Knoble argues the information obtained from the examination need not be used against him in order for the polygraph to be considered unconstitutional, as the information sought could lead to the disclosure of facts that would establish guilt or provide an essential link by which guilt could be established. See Commonwealth v. Saranchak, 866 A.2d 292, 303 (Pa. 2005) (Fifth Amendment privilege applies not only to disclosure of facts which would alone establish guilt, but to any fact which may provide essential evidentiary link by which guilt could be established). He also claims the information gained from the polygraph examination has been used against him as a means of probation violation, as a basis for new criminal charges raised against him, and could be used to establish a modus operandi permitting his prosecution in cases where he did not even know the victim.
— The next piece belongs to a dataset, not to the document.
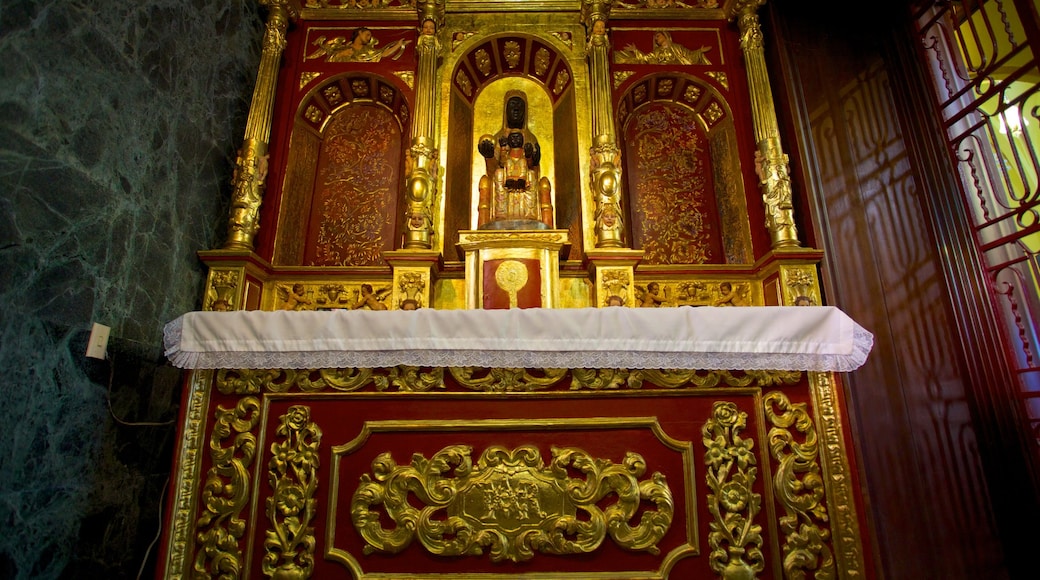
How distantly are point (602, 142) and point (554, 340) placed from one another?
2157 mm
The United States Supreme Court addressed the issue of Fifth Amendment application to probationers in Murphy, a factually similar case to the one before us. As part of his probation, Murphy was required to participate in a sex offender treatment program, report to his probation officer as required, and be completely honest with the officer in all matters. Murphy, at 422. At some point, the probation officer was advised that during the course of treatment, Murphy admitted to a previous rape and murder. Id., at 423. The officer set up a meeting with Murphy, and Murphy admitted to the previous rape and murder. Id., at 424. The officer informed Murphy she had a duty to inform the authorities of the conduct; Murphy was eventually arrested and charged with first degree murder. Id., at 424-25.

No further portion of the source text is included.